Harvard Releases a Dataset that Contains a Book Collection of 394 Million Titles
- Harvard University has released a dataset called Institutional Books 1.0, containing over 394 million records of library books.
- The dataset includes nearly one million books in 254 languages, dating back to the 15th century, with the largest concentration from the 19th century.
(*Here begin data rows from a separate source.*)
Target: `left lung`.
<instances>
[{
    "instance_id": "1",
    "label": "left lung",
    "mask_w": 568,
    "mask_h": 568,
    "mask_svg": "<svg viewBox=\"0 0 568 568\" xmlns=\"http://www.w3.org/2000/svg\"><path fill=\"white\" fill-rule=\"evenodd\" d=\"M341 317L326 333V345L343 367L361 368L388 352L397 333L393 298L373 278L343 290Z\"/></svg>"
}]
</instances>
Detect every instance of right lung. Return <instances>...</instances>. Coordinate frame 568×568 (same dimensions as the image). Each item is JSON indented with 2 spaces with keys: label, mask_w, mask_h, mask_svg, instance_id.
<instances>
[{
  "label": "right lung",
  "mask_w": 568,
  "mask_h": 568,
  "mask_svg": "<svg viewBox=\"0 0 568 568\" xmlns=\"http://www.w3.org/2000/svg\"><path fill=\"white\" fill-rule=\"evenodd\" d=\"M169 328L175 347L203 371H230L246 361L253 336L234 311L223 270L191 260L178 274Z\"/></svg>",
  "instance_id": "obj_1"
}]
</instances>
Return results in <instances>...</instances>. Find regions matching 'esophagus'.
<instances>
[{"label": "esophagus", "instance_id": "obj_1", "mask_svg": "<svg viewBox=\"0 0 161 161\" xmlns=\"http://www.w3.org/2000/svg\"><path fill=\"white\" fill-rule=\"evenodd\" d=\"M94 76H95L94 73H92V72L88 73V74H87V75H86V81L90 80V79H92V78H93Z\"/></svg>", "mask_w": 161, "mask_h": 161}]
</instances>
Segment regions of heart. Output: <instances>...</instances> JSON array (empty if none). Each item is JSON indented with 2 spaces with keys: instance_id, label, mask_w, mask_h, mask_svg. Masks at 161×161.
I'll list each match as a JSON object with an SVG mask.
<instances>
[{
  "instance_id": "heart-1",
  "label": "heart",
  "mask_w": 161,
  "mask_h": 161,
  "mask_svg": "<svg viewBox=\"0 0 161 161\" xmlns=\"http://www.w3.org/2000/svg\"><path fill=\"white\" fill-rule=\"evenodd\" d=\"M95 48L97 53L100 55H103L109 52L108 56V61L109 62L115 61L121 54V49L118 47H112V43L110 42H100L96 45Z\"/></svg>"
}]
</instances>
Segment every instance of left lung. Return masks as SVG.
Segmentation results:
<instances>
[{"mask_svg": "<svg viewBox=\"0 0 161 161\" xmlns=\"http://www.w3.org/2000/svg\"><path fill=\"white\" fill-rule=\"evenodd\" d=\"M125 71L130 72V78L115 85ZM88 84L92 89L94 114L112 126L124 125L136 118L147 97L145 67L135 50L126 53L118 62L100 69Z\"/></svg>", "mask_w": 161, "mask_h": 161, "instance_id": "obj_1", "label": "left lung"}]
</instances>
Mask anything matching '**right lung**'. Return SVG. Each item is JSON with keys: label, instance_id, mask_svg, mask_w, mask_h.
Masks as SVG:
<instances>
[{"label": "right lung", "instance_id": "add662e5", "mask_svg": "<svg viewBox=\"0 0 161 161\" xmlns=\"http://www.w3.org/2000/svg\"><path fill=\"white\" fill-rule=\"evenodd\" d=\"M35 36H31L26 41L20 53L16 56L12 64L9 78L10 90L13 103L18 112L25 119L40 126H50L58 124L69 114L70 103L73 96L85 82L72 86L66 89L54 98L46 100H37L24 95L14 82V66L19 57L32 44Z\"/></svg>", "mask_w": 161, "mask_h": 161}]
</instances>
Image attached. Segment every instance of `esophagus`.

- The dataset is supported financially by Microsoft and OpenAI, and is part of the Institutional Data Initiative’s efforts to prepare AI collections for public access.
- Librarians have been stewards of data and information for generations, and this release aims to facilitate collaboration between libraries, museums, and researchers worldwide.
- The dataset was shared on the Hugging Face platform, which hosts open-source AI models that can be downloaded by anyone.
IBL News | New York
Harvard University has released a dataset of library books, named Institutional Books 1.0, for researchers, which contains over 394 million records, according to the AP.
These materials, preserved and organized by generations of librarians, comprise nearly one million books in 254 languages, dating back to the 15th century.
The largest concentration of works is from the 19th century, on subjects such as literature, philosophy, law, and agriculture.
Supported financially by Microsoft and OpenAI, the maker of ChatGPT, the Harvard-based Institutional Data Initiative is collaborating with libraries and museums worldwide on how to prepare their AI collections for the public.
“Librarians have always been the stewards of data and the stewards of information,” said Aristana Scourtas, who manages research at Harvard Law School’s Library Innovation Lab.
These datasets were shared this month on the Hugging Face platform, which hosts open-source AI models that anyone can download.